Le fils aîné, qui n’était pas présent ce jour-là, a échappé à l’horreur.
Alma et Noam ont finalement été libérés en novembre 2023 dans le cadre de l’accord de cessez-le-feu et d’échange d’otages. Ils sont rentrés orphelins de leurs deux parents.
Une identification longue et douloureuse
Le corps de Dror Or a été remis mardi aux autorités israéliennes par les groupes palestiniens.
Le Centre national de médecine légale a procédé aux analyses nécessaires avant que l’armée n’informe officiellement la famille.
L’armée israélienne a précisé que Dror Or avait été assassiné par des membres du Jihad islamique, allié du Hamas.
Le Jihad islamique, de son côté, a affirmé avoir retrouvé le corps lors d’opérations de recherche dans des zones récemment bombardées du centre de la bande de Gaza.
Deux dépouilles encore retenues à Gaza
Malgré ce retour, deux corps d’otages tués le 7 octobre restent toujours dans l’enclave palestinienne.
Il s’agit de l’Israélien Ran Gvili et du travailleur thaïlandais Sudthisak Rinthalak.
Leurs familles continuent d’attendre, dans l’angoisse et la colère.
Les derniers otages dont les corps sont encore retenus :
• Ran Gvili (Israélien)
• Sudthisak Rinthalak (Thaïlandais)
Les accusations croisées autour du cessez-le-feu
Les autorités israéliennes dénoncent des violations répétées du cessez-le-feu, pointant les retards injustifiés dans la remise des derniers corps.
De leur côté, les groupes palestiniens expliquent ces lenteurs par l’ampleur des destructions à Gaza et le manque criant d’engins de déblaiement pour fouiller les décombres.
Cette guerre des récits accompagne chaque étape du processus de restitution.
Beeri, un kibboutz marqué à jamais
Sur les 1 200 habitants que comptait Beeri avant le 7 octobre, plus d’une centaine ont été tués ou enlevés ce jour-là.
Le retour du corps de Dror Or clôt un chapitre terrible pour cette communauté qui a perdu 10 % de ses membres en une seule matinée.
Aujourd’hui, les habitants parlent d’un « sentiment étrange » : le soulagement de ne plus avoir personne « là-bas », mêlé à la douleur de savoir que Dror ne reviendra jamais vivant.
Les funérailles devraient avoir lieu dans les prochains jours, dans l’intimité du kibboutz.
Une histoire parmi tant d’autres
L’histoire de Dror Or n’est malheureusement pas unique.
Elle illustre le sort de dizaines de familles qui, plus de deux ans après l’attaque du 7 octobre, continuent de vivre avec des chaises vides à table et des photos encadrées qui ne sourient plus.

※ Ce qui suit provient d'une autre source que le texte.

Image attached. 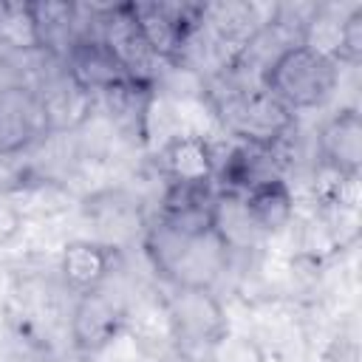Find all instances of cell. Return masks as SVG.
<instances>
[{
  "instance_id": "obj_1",
  "label": "cell",
  "mask_w": 362,
  "mask_h": 362,
  "mask_svg": "<svg viewBox=\"0 0 362 362\" xmlns=\"http://www.w3.org/2000/svg\"><path fill=\"white\" fill-rule=\"evenodd\" d=\"M144 252L173 288H215L232 255L215 229L184 235L161 223L144 229Z\"/></svg>"
},
{
  "instance_id": "obj_2",
  "label": "cell",
  "mask_w": 362,
  "mask_h": 362,
  "mask_svg": "<svg viewBox=\"0 0 362 362\" xmlns=\"http://www.w3.org/2000/svg\"><path fill=\"white\" fill-rule=\"evenodd\" d=\"M337 79L339 65L331 57L308 45H294L269 68L263 88L294 113L325 105L337 90Z\"/></svg>"
},
{
  "instance_id": "obj_3",
  "label": "cell",
  "mask_w": 362,
  "mask_h": 362,
  "mask_svg": "<svg viewBox=\"0 0 362 362\" xmlns=\"http://www.w3.org/2000/svg\"><path fill=\"white\" fill-rule=\"evenodd\" d=\"M173 328L175 354L181 362H201V356L229 331L226 311L212 288H173L161 297Z\"/></svg>"
},
{
  "instance_id": "obj_4",
  "label": "cell",
  "mask_w": 362,
  "mask_h": 362,
  "mask_svg": "<svg viewBox=\"0 0 362 362\" xmlns=\"http://www.w3.org/2000/svg\"><path fill=\"white\" fill-rule=\"evenodd\" d=\"M96 37L107 45V51L119 59V65L127 71V76L139 85L156 88L161 74V59L147 45L130 3L116 6H99L96 8Z\"/></svg>"
},
{
  "instance_id": "obj_5",
  "label": "cell",
  "mask_w": 362,
  "mask_h": 362,
  "mask_svg": "<svg viewBox=\"0 0 362 362\" xmlns=\"http://www.w3.org/2000/svg\"><path fill=\"white\" fill-rule=\"evenodd\" d=\"M127 322V308L102 288L76 294V303L68 317V334L76 354L99 356L107 351L122 334Z\"/></svg>"
},
{
  "instance_id": "obj_6",
  "label": "cell",
  "mask_w": 362,
  "mask_h": 362,
  "mask_svg": "<svg viewBox=\"0 0 362 362\" xmlns=\"http://www.w3.org/2000/svg\"><path fill=\"white\" fill-rule=\"evenodd\" d=\"M133 17L153 48V54L161 62L178 65V57L187 45V40L195 34L201 25L204 3H164V0H150V3H130Z\"/></svg>"
},
{
  "instance_id": "obj_7",
  "label": "cell",
  "mask_w": 362,
  "mask_h": 362,
  "mask_svg": "<svg viewBox=\"0 0 362 362\" xmlns=\"http://www.w3.org/2000/svg\"><path fill=\"white\" fill-rule=\"evenodd\" d=\"M59 62H62V74L93 96L110 90L116 85L133 82L127 76V71L119 65V59L107 51V45L96 37V31L82 34Z\"/></svg>"
},
{
  "instance_id": "obj_8",
  "label": "cell",
  "mask_w": 362,
  "mask_h": 362,
  "mask_svg": "<svg viewBox=\"0 0 362 362\" xmlns=\"http://www.w3.org/2000/svg\"><path fill=\"white\" fill-rule=\"evenodd\" d=\"M85 218L99 229V243L119 249L124 240H130L133 235H144V218H141V206L133 195H127L124 189H102L90 198H85L82 204Z\"/></svg>"
},
{
  "instance_id": "obj_9",
  "label": "cell",
  "mask_w": 362,
  "mask_h": 362,
  "mask_svg": "<svg viewBox=\"0 0 362 362\" xmlns=\"http://www.w3.org/2000/svg\"><path fill=\"white\" fill-rule=\"evenodd\" d=\"M31 90L37 93L48 133H71V130L82 127L96 107V96L88 93L85 88H79L62 71L48 76L40 88H31Z\"/></svg>"
},
{
  "instance_id": "obj_10",
  "label": "cell",
  "mask_w": 362,
  "mask_h": 362,
  "mask_svg": "<svg viewBox=\"0 0 362 362\" xmlns=\"http://www.w3.org/2000/svg\"><path fill=\"white\" fill-rule=\"evenodd\" d=\"M48 136L45 119L31 88H3L0 90V156L20 153L31 141Z\"/></svg>"
},
{
  "instance_id": "obj_11",
  "label": "cell",
  "mask_w": 362,
  "mask_h": 362,
  "mask_svg": "<svg viewBox=\"0 0 362 362\" xmlns=\"http://www.w3.org/2000/svg\"><path fill=\"white\" fill-rule=\"evenodd\" d=\"M280 175V161H277V147L266 144H252V141H238L221 164H215V187L221 192H238L243 195L246 189L277 178Z\"/></svg>"
},
{
  "instance_id": "obj_12",
  "label": "cell",
  "mask_w": 362,
  "mask_h": 362,
  "mask_svg": "<svg viewBox=\"0 0 362 362\" xmlns=\"http://www.w3.org/2000/svg\"><path fill=\"white\" fill-rule=\"evenodd\" d=\"M320 164L345 175H359L362 170V116L356 107L334 113L317 136Z\"/></svg>"
},
{
  "instance_id": "obj_13",
  "label": "cell",
  "mask_w": 362,
  "mask_h": 362,
  "mask_svg": "<svg viewBox=\"0 0 362 362\" xmlns=\"http://www.w3.org/2000/svg\"><path fill=\"white\" fill-rule=\"evenodd\" d=\"M113 260H116L113 246H105L93 238H79V240H71L62 246L59 277L71 291L85 294V291L105 286V280L113 272Z\"/></svg>"
},
{
  "instance_id": "obj_14",
  "label": "cell",
  "mask_w": 362,
  "mask_h": 362,
  "mask_svg": "<svg viewBox=\"0 0 362 362\" xmlns=\"http://www.w3.org/2000/svg\"><path fill=\"white\" fill-rule=\"evenodd\" d=\"M167 184H215V153L201 136H175L158 150Z\"/></svg>"
},
{
  "instance_id": "obj_15",
  "label": "cell",
  "mask_w": 362,
  "mask_h": 362,
  "mask_svg": "<svg viewBox=\"0 0 362 362\" xmlns=\"http://www.w3.org/2000/svg\"><path fill=\"white\" fill-rule=\"evenodd\" d=\"M31 14L37 23V37H40V51L62 59L68 48L88 34L82 28L79 6L76 3H59V0H40L31 3ZM93 34V31H90Z\"/></svg>"
},
{
  "instance_id": "obj_16",
  "label": "cell",
  "mask_w": 362,
  "mask_h": 362,
  "mask_svg": "<svg viewBox=\"0 0 362 362\" xmlns=\"http://www.w3.org/2000/svg\"><path fill=\"white\" fill-rule=\"evenodd\" d=\"M153 90L156 88H150V85L124 82V85H116V88L99 93L96 102L102 105L105 116L110 119V124L116 130H122L130 139H144L147 136V122H150Z\"/></svg>"
},
{
  "instance_id": "obj_17",
  "label": "cell",
  "mask_w": 362,
  "mask_h": 362,
  "mask_svg": "<svg viewBox=\"0 0 362 362\" xmlns=\"http://www.w3.org/2000/svg\"><path fill=\"white\" fill-rule=\"evenodd\" d=\"M212 229L215 235L223 240V246L229 252H249V249H257V243L266 238L257 223L252 221L246 204H243V195L238 192H221L215 195V204H212Z\"/></svg>"
},
{
  "instance_id": "obj_18",
  "label": "cell",
  "mask_w": 362,
  "mask_h": 362,
  "mask_svg": "<svg viewBox=\"0 0 362 362\" xmlns=\"http://www.w3.org/2000/svg\"><path fill=\"white\" fill-rule=\"evenodd\" d=\"M243 204L263 235H274L294 218V192L283 175L269 178L243 192Z\"/></svg>"
},
{
  "instance_id": "obj_19",
  "label": "cell",
  "mask_w": 362,
  "mask_h": 362,
  "mask_svg": "<svg viewBox=\"0 0 362 362\" xmlns=\"http://www.w3.org/2000/svg\"><path fill=\"white\" fill-rule=\"evenodd\" d=\"M0 45L6 51H14V54L40 51V37H37L31 3H20V0L0 3Z\"/></svg>"
},
{
  "instance_id": "obj_20",
  "label": "cell",
  "mask_w": 362,
  "mask_h": 362,
  "mask_svg": "<svg viewBox=\"0 0 362 362\" xmlns=\"http://www.w3.org/2000/svg\"><path fill=\"white\" fill-rule=\"evenodd\" d=\"M201 362H266V351L260 348L257 339L246 334L226 331L204 356Z\"/></svg>"
},
{
  "instance_id": "obj_21",
  "label": "cell",
  "mask_w": 362,
  "mask_h": 362,
  "mask_svg": "<svg viewBox=\"0 0 362 362\" xmlns=\"http://www.w3.org/2000/svg\"><path fill=\"white\" fill-rule=\"evenodd\" d=\"M359 65L362 62V3H354L339 25L337 40V65Z\"/></svg>"
}]
</instances>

Mais elle porte aussi un message d’espoir ténu : même après tant de temps, même dans les pires circonstances, il est encore possible de ramener ses proches à la maison.
Pour Alma et Noam, désormais adolescents, ce retour marque la fin d’un cauchemar et le début d’un deuil qu’ils pourront enfin commencer à faire.
Pour le kibboutz Beeri, c’est une page qui se tourne, douloureusement, mais définitivement.
Et pour les deux familles qui attendent encore Ran Gvili et Sudthisak Rinthalak, c’est un rappel que l’espoir, aussi fragile soit-il, ne doit jamais complètement s’éteindre.
La guerre a peut-être ralenti, les armes se sont tues par moments, mais pour certains, elle ne sera vraiment terminée que le jour où le dernier corps aura franchi la frontière.
Ce jour-là n’est pas encore arrivé.
Mais pour Dror Or, chef cuisinier, fromager, professeur de yoga et père aimant, le voyage est enfin terminé.
Il est rentré chez lui.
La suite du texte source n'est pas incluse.